I repeated the double-back on my waist belt buckle and looked down at the neatly flaked rope near my feet. In a previous life I learned how to climb at a rock gym with the occasional trip outdoors to real rock. I thought I might pick it back up again in my current life but as was the case with so many things I never made time for it.
Ten years fell away as I grabbed the dynamic climbing rope and threaded it through my tie-in loops, tying figure eight follow through and stopper knots. While I practiced the knots, our instructors showed us the gri-gri as a belay device as well as some ATC’s. Little flashes were coming back to me.
This was not my day to climb though. We were practicing setting people up to climb and belay in anticipation of supervising rock walls in the future. Knowing how to tie in safely would come in handy.
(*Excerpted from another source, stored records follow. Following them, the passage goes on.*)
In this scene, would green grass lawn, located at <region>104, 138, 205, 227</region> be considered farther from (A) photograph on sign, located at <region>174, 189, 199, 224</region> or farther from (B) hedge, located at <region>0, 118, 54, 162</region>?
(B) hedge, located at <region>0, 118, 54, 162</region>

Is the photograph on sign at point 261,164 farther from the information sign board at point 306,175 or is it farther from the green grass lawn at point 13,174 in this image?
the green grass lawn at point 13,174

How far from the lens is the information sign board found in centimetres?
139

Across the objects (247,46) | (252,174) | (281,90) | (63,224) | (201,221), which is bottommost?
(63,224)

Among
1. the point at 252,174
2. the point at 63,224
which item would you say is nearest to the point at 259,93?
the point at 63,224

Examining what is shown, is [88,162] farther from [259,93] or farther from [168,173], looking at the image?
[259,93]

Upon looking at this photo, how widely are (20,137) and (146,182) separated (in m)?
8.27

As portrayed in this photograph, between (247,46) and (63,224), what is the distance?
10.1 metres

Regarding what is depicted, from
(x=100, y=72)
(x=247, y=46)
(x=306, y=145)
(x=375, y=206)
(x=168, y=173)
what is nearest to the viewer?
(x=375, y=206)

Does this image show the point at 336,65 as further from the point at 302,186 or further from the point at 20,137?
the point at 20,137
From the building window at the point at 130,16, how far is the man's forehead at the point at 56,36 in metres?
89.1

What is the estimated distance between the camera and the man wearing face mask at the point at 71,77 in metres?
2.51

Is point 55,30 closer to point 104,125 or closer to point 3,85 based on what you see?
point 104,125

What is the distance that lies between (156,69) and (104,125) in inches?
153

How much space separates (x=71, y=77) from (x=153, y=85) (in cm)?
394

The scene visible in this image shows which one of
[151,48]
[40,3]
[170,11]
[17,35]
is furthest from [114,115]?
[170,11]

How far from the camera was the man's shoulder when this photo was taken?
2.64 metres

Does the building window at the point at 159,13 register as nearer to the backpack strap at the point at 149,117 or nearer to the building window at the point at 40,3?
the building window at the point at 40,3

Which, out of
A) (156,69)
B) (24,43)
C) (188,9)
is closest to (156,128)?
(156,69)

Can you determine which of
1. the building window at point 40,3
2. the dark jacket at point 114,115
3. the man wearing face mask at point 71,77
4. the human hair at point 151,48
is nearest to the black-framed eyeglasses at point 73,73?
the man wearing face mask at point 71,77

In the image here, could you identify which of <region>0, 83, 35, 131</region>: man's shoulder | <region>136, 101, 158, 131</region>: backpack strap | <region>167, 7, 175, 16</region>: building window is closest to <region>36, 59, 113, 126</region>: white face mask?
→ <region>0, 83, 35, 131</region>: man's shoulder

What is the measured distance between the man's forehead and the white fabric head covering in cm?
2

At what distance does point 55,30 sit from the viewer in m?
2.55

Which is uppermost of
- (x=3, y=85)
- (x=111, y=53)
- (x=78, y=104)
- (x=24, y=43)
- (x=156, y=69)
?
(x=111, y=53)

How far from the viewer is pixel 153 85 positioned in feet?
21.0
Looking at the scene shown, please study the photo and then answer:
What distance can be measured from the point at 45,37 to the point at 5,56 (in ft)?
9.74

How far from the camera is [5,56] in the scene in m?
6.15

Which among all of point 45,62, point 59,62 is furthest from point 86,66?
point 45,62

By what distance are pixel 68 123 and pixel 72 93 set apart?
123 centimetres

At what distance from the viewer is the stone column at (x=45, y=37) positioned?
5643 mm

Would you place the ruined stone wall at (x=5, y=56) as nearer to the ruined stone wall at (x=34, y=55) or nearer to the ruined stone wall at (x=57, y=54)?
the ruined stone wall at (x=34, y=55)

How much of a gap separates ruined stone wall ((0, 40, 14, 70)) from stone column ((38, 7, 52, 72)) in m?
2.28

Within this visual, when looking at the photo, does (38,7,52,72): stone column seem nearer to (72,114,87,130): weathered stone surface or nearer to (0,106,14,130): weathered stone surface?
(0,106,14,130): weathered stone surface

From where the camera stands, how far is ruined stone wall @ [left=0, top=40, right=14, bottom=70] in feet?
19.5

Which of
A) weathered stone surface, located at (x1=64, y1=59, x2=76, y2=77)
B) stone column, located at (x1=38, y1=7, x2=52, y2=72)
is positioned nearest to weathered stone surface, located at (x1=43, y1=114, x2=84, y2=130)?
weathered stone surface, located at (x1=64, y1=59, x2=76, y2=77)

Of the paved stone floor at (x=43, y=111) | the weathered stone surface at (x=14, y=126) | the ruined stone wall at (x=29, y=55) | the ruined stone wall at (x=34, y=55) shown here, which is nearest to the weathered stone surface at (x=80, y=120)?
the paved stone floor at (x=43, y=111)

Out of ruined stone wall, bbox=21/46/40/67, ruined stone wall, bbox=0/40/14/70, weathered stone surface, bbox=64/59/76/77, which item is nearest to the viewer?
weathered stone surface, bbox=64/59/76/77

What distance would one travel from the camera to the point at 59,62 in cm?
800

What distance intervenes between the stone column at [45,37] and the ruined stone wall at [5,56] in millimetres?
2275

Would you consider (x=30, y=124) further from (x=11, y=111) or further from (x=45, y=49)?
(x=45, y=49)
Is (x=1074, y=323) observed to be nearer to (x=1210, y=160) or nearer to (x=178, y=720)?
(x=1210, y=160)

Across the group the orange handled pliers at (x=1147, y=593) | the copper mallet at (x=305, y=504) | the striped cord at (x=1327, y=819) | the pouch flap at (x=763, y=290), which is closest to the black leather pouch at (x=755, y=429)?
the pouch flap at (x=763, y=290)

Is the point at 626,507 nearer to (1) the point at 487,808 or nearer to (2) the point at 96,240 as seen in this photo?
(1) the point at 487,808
I will let you in on one fact about me: I have an irrational fear of heights. I can’t trace it back to anything specific. However, my legs have shook for hours after standing on the glass floor of the CN Tower. I’ve been woozy any number of times standing on the balcony of a condo unit 20 stories up. But I was not going to let any of that get in my way of participating in the high ropes course.
We worked through pre-inspection, supervision, and participation of three elements of the high ropes course at the YMCA/YWCA in Dunrobin. After watching my classmates climb with ease, I scrambled up the 30 foot pole staple by staple, not once looking down, and absolutely only looking at the other climber once I reached the platform at the top. Funny enough, sitting back into my harness and letting my belay team lower me did not bother me.
The dangl-a-maze proved a little more challenging in that once I hit a certain height the maze pieces started to hang further and further apart. I found myself too short (and too close to lunch time) to make it very far. The obstacle course at 50 feet in the air put me over the edge. Eyes bugging out and veins popping out of my neck, I had no choice but to look down in trying to cross tires from one platform to the next. Although I was clipped in by two lobster claws and my harness, I had pictures in my head of me plummeting to the ground below. I wobbled across two more tension wires before returning to terra firma. I had expanded my comfort zone enough for one day.
Up for discussion: When have you expanded your comfort zone the most? How did you feel?